### Supplied material
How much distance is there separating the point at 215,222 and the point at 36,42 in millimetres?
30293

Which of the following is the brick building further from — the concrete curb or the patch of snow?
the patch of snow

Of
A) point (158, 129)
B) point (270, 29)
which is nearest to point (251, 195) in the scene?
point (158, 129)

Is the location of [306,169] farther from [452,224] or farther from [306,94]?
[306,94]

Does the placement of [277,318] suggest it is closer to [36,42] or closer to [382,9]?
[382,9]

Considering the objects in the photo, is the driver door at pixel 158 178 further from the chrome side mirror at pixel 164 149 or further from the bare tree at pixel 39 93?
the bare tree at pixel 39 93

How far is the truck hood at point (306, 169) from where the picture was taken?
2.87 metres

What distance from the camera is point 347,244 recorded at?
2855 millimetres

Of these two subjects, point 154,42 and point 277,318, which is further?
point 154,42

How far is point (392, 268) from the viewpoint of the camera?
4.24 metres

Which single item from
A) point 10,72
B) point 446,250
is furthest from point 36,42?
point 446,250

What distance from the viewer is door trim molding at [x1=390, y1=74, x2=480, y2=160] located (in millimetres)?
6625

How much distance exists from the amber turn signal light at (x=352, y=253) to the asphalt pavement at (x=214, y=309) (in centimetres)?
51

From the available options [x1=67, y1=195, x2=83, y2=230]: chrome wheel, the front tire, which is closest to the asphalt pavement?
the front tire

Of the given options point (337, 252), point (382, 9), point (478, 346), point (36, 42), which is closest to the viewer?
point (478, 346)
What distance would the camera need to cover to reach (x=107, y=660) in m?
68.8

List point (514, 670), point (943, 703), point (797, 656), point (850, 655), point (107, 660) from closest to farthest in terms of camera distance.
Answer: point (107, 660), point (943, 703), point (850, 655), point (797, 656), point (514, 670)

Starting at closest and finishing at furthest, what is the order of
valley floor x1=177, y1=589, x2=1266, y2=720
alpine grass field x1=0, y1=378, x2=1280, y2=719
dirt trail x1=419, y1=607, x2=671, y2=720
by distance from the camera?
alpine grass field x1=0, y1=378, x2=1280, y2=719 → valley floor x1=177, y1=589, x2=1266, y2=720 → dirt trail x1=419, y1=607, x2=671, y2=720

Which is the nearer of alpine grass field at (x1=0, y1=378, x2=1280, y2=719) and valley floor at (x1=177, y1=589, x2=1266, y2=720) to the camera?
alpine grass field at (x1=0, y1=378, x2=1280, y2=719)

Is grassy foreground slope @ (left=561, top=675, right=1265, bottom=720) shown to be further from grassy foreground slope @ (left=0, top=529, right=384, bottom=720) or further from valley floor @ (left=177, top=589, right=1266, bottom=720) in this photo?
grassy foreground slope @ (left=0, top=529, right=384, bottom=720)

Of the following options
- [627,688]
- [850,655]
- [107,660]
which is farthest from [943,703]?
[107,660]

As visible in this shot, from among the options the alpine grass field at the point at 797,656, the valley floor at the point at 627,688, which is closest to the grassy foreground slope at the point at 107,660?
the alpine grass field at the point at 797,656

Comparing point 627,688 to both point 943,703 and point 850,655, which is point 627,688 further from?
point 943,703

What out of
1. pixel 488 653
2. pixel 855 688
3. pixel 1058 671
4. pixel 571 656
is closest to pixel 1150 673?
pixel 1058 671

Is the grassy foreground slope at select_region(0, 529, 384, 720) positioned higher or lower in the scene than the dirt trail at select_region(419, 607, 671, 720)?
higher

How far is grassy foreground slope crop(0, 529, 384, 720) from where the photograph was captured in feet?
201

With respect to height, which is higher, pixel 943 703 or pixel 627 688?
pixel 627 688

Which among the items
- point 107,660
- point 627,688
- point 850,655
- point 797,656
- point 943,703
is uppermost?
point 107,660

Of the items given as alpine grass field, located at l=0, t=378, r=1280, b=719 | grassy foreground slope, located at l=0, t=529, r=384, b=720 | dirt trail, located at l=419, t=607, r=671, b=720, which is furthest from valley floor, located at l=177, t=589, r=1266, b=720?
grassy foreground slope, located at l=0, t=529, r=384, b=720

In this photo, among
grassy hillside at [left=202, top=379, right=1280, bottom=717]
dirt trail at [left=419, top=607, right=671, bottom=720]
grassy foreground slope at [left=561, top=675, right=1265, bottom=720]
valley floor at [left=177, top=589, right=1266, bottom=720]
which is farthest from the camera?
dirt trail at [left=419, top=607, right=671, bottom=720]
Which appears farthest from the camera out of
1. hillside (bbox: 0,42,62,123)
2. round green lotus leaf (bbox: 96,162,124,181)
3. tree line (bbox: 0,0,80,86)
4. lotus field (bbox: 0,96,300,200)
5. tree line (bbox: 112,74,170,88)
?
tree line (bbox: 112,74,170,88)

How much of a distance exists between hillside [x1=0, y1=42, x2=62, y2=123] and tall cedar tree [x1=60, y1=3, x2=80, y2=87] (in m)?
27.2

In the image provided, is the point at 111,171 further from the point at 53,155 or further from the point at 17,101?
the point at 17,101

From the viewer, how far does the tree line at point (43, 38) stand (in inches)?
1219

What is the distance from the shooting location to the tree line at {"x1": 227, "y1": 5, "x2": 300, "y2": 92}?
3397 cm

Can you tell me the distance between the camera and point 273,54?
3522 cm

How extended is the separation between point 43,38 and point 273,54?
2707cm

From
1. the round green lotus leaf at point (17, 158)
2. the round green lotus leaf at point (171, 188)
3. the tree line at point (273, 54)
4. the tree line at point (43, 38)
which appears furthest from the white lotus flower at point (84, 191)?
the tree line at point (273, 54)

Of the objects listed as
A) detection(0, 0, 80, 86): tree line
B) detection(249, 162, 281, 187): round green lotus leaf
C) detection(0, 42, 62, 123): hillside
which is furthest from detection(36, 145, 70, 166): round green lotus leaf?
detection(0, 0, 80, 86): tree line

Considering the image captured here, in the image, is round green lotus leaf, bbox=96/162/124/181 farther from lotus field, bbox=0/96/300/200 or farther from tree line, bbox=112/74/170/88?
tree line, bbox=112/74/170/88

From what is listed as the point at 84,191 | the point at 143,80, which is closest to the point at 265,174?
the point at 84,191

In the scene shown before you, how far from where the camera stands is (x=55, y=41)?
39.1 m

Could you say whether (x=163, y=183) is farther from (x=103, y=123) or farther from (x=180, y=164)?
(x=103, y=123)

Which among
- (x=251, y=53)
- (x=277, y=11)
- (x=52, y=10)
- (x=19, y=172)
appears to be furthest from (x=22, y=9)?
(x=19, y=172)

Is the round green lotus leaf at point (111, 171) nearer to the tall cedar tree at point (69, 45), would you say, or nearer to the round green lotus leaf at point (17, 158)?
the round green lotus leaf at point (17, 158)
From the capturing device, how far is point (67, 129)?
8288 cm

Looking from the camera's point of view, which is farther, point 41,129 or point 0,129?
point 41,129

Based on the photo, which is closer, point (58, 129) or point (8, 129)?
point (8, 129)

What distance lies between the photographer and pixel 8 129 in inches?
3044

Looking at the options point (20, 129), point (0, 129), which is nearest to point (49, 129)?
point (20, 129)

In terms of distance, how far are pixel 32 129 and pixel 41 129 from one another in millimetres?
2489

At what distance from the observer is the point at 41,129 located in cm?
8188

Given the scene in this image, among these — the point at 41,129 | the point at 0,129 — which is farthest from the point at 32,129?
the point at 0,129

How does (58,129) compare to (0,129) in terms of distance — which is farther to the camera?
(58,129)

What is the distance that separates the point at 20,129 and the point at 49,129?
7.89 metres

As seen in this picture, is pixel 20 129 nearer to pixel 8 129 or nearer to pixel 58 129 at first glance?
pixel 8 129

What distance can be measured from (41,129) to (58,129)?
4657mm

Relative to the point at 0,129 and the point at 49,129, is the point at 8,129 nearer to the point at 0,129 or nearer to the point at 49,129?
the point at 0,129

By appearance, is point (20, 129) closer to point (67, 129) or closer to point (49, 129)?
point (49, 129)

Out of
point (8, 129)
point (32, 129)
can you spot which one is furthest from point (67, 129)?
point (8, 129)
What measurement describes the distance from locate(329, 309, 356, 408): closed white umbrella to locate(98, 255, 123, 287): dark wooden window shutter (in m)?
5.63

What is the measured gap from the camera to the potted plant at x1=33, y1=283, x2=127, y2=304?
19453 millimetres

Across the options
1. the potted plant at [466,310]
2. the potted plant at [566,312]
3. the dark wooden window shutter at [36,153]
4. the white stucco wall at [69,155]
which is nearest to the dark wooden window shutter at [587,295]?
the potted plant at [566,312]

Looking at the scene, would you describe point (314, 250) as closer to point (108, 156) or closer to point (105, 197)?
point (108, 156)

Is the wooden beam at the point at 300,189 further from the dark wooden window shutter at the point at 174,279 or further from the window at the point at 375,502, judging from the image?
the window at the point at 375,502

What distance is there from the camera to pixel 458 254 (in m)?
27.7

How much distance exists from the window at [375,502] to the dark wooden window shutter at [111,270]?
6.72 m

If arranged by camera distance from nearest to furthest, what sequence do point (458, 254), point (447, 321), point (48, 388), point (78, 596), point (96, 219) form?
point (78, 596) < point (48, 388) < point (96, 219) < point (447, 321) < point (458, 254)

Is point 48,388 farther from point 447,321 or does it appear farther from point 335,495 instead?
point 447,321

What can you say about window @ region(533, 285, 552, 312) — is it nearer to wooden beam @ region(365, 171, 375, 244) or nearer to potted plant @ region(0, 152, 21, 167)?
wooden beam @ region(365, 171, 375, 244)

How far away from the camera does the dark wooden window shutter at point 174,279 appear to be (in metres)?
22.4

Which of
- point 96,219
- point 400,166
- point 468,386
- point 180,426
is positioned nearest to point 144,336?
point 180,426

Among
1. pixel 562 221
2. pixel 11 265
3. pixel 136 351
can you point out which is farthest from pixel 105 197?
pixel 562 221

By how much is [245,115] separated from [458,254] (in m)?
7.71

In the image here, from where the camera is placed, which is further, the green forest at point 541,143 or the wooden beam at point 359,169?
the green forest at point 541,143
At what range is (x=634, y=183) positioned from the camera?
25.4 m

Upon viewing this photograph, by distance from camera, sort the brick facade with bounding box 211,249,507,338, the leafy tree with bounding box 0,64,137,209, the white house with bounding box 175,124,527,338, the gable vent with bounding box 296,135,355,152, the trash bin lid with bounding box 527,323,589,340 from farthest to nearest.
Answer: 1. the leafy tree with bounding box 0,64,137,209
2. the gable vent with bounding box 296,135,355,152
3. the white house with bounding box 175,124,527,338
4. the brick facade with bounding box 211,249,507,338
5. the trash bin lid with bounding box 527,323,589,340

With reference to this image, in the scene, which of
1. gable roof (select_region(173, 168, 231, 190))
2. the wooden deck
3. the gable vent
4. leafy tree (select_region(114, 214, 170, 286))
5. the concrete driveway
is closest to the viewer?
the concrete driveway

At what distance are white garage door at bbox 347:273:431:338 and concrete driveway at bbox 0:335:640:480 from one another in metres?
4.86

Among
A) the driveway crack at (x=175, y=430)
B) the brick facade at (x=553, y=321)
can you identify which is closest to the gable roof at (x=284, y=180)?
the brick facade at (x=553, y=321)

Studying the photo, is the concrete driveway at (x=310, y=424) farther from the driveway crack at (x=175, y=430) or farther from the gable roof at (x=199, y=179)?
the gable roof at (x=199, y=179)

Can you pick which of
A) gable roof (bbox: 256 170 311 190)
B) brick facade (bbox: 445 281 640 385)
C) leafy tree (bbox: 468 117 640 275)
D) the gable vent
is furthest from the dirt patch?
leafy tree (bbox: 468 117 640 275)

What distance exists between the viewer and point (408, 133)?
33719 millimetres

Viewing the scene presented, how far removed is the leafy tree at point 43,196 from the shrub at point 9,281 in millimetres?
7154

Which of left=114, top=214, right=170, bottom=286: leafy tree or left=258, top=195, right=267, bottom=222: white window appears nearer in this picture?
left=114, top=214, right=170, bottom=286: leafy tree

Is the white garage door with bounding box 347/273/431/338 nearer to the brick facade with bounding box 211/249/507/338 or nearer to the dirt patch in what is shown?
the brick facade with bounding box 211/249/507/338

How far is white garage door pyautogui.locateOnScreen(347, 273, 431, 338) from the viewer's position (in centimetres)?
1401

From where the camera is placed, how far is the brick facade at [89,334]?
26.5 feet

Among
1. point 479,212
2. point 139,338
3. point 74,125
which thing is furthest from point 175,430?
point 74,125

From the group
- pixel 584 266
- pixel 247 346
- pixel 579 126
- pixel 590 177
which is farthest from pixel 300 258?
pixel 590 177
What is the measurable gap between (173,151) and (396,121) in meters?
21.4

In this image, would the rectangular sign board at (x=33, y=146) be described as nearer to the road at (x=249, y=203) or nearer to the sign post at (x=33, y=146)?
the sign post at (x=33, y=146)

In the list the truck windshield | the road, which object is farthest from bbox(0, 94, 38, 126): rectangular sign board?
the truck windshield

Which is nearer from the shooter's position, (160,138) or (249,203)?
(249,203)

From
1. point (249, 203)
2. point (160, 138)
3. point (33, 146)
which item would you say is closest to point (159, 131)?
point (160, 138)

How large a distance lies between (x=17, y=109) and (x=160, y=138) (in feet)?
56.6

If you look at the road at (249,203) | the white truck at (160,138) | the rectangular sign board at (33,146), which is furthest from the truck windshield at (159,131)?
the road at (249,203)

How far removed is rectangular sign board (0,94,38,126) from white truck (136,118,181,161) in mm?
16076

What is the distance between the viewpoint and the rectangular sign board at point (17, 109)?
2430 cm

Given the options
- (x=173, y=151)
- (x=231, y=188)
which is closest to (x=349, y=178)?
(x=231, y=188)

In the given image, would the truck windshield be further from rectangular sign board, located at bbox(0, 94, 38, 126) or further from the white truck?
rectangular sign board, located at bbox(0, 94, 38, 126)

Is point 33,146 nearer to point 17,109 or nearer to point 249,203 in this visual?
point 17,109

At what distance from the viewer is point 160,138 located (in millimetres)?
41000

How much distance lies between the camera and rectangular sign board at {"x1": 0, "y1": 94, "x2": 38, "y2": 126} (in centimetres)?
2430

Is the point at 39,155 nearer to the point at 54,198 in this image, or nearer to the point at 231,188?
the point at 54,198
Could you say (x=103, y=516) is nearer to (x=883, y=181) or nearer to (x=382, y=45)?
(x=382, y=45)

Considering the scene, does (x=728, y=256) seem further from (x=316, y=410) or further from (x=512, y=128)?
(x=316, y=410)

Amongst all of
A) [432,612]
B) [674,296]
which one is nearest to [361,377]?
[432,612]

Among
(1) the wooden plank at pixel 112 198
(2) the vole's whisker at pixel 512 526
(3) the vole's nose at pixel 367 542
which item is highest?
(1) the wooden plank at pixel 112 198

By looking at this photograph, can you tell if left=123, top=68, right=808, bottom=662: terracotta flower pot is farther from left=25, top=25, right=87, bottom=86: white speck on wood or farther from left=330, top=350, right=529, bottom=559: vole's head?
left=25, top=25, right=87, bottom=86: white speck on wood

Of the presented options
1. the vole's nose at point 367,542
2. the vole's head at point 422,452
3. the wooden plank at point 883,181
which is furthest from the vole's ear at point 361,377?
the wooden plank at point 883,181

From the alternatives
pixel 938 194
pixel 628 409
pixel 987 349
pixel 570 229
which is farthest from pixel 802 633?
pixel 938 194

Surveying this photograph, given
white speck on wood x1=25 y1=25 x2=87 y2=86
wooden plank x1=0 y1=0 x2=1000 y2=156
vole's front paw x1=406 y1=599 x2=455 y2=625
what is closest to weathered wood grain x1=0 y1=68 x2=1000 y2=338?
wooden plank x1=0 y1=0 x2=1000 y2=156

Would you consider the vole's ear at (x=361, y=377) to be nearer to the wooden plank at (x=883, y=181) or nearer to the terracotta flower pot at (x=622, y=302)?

### Instruction
Render the entries, from the first line up to and including the line with "Answer: point (107, 660), point", as a Markdown table with the columns "Row" and "Text". Number each line and leave out blank lines.

### Exercise solution
| Row | Text |
|---|---|
| 1 | How much distance is there separating the point at 215,222 and the point at 36,42 in millimetres? |
| 2 | 30293 |
| 3 | Which of the following is the brick building further from — the concrete curb or the patch of snow? |
| 4 | the patch of snow |
| 5 | Of |
| 6 | A) point (158, 129) |
| 7 | B) point (270, 29) |
| 8 | which is nearest to point (251, 195) in the scene? |
| 9 | point (158, 129) |
| 10 | Is the location of [306,169] farther from [452,224] or farther from [306,94]? |
| 11 | [306,94] |
| 12 | Does the placement of [277,318] suggest it is closer to [36,42] or closer to [382,9]? |
| 13 | [382,9] |
| 14 | Considering the objects in the photo, is the driver door at pixel 158 178 further from the chrome side mirror at pixel 164 149 or further from the bare tree at pixel 39 93? |
| 15 | the bare tree at pixel 39 93 |
| 16 | How far is the truck hood at point (306, 169) from where the picture was taken? |
| 17 | 2.87 metres |
| 18 | What distance from the camera is point 347,244 recorded at? |
| 19 | 2855 millimetres |
| 20 | Of these two subjects, point 154,42 and point 277,318, which is further? |
| 21 | point 154,42 |
| 22 | How far is point (392, 268) from the viewpoint of the camera? |
| 23 | 4.24 metres |
| 24 | Which single item from |
| 25 | A) point 10,72 |
| 26 | B) point 446,250 |
| 27 | is furthest from point 36,42? |
| 28 | point 446,250 |
| 29 | What distance from the viewer is door trim molding at [x1=390, y1=74, x2=480, y2=160] located (in millimetres)? |
| 30 | 6625 |
| 31 | How much distance exists from the amber turn signal light at (x=352, y=253) to the asphalt pavement at (x=214, y=309) (in centimetres)? |
| 32 | 51 |
| 33 | From the available options [x1=67, y1=195, x2=83, y2=230]: chrome wheel, the front tire, which is closest to the asphalt pavement? |
| 34 | the front tire |
| 35 | Of the given options point (337, 252), point (382, 9), point (478, 346), point (36, 42), which is closest to the viewer? |
| 36 | point (478, 346) |
| 37 | What distance would the camera need to cover to reach (x=107, y=660) in m? |
| 38 | 68.8 |
| 39 | List point (514, 670), point (943, 703), point (797, 656), point (850, 655), point (107, 660) from closest to farthest in terms of camera distance. |
| 40 | Answer: point (107, 660), point (943, 703), point (850, 655), point (797, 656), point (514, 670) |